▸ Your task
How many of the lines below have the word "States" in them? The answer is that number and nothing more.

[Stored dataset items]
--------------------------------------------------
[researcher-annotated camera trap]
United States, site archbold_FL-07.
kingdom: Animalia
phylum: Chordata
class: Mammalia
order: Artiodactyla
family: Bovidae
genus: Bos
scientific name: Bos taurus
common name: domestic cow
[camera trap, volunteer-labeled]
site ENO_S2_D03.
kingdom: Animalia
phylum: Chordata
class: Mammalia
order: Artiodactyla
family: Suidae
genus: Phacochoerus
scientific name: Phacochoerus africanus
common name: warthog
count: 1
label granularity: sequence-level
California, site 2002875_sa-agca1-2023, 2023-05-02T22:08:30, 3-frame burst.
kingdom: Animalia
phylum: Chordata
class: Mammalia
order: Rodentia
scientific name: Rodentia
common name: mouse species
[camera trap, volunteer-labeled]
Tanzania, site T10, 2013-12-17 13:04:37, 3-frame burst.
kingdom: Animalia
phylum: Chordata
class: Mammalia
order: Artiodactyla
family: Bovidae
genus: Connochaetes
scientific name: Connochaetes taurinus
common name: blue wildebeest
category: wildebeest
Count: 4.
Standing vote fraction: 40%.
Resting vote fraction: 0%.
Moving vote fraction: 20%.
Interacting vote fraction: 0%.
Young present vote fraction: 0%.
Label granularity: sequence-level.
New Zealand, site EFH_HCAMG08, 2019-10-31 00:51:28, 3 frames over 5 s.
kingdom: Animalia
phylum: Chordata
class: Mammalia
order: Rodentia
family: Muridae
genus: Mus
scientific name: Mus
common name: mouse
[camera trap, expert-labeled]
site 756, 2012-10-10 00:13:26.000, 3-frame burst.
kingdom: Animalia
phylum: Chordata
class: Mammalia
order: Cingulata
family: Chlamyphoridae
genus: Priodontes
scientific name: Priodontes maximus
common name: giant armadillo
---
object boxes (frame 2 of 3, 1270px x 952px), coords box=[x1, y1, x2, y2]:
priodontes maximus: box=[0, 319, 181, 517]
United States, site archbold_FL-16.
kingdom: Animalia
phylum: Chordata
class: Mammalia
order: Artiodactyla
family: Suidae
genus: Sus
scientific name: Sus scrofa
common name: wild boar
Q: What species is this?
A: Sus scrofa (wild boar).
--------------------------------------------------
▸ Answer box
2